A litigation hold applies to all existing, and future responsive records, documents, files, emails, both electronic and hardcopy. In many companies, the email system followed closely by the SharePoint repository are the largest repositories of responsive records due to the nature of business in these times. Email messages can include business instructions, legal contracts, financial data, presentations, and unguarded opinions about many business related activities, and is therefore a major target of discovery in litigation.
Stopping the destruction of Exchange email, including calendar entries, contacts, drafts, task lists, and SharePoint records because of anticipated or pending litigation is an absolute must and is very challenging. Companies around the world are experiencing higher risk levels based on increased litigation, more intrusive discovery requirements, and legal strategies taking advantage of this difficulty. Recognizing and planning for litigation holds and discovery can dramatically lower the adverse effects on your employees and lower your overall cost of legal defense.

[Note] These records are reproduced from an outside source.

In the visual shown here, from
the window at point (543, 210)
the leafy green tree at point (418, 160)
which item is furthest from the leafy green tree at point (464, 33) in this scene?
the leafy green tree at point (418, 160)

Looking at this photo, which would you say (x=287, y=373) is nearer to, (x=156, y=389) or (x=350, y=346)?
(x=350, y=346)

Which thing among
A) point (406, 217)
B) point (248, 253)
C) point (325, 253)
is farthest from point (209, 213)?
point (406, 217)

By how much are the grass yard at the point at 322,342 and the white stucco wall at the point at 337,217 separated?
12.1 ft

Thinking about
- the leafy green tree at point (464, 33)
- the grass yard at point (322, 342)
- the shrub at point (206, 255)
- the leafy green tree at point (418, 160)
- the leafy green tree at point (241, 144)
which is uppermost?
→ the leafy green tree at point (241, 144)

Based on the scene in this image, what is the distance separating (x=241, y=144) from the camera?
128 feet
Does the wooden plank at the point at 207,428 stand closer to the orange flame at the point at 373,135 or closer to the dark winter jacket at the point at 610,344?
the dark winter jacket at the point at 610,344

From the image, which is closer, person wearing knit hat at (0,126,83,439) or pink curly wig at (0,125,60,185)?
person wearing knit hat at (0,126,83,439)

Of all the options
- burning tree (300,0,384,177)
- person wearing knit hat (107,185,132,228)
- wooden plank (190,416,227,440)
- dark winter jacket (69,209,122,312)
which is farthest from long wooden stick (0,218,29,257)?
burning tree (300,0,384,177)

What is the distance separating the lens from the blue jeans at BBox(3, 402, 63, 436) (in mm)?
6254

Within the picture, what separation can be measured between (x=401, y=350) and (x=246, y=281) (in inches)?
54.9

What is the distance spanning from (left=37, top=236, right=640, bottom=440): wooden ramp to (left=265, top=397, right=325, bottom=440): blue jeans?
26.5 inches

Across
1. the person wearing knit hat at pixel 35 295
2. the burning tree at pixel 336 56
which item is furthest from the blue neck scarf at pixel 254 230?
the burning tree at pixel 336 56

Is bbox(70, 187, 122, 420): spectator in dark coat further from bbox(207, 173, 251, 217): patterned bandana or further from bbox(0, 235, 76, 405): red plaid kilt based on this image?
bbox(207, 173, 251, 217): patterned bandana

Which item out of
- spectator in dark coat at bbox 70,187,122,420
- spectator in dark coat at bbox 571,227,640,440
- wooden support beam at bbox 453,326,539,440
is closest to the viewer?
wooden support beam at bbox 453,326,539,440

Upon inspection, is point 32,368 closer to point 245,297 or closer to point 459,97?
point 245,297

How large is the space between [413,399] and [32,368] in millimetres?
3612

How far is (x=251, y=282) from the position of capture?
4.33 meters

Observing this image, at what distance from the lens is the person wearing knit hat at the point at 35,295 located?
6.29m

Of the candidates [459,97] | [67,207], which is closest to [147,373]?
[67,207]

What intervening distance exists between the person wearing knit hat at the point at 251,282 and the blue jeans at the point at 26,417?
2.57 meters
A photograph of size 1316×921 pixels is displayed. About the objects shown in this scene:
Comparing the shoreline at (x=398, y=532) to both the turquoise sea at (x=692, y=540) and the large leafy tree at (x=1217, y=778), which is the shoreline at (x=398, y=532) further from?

Most corporate legal departments treat a litigation hold as a one-time communication (usually an email) to employees ordering all information relating to specific content be held and protected for possible production in an anticipated or pending legal case. Many companies wrongly believe an email message to the employee base removes responsibility from the company and transfers it to the employee. In most cases, this email is all the employees will ever see in reference to this request and is rarely officially removed at case settlement.
This practice does not ensure all responsive electronic records are protected. For example, some employees could be behind in reviewing their incoming email and they may not actually read it for weeks. Some employees may be on the road and may not sync to their company email systems for days. Some employees may have reached their mailbox limit and not see the litigation hold message because their email box is refusing new emails. Of course, as cases often last for extended periods of time it's easy to see how even the most diligent employee could forget about a corporate communication sent months or years earlier.
A company's failure to quickly impose a litigation hold on all responsive records, including email and SharePoint data can result in court-ordered sanctions, including monetary sanctions and the imposition of adverse inference instructions relating to the information destroyed because an effective litigation hold was not put in place and refreshed in a timely manner.
An effective litigation hold process requires careful planning and preparation to implement. A vital part of any smart litigation hold strategy is leveraging leading technologies to produce the most effective solution. The Mimosa NearPoint™ content archive and eDiscovery Option automate the litigation hold process by ensuring that potentially responsive data is proactively captured and indexed so data can be immediately preserved with a litigation hold within minutes.
Without NearPoint, the manual litigation hold process is both time consuming and costly and will not completely erase spoliation risk. Automating the processes with NearPoint will lower your risk for spoliation; reduce your overall legal costs and increase IT and end-user productivity.
NearPoint and the eDiscovery Option raise the bar for legal discovery on ESI archiving. It delivers improvements for all the major steps of litigation hold and legal discovery versus traditional methods.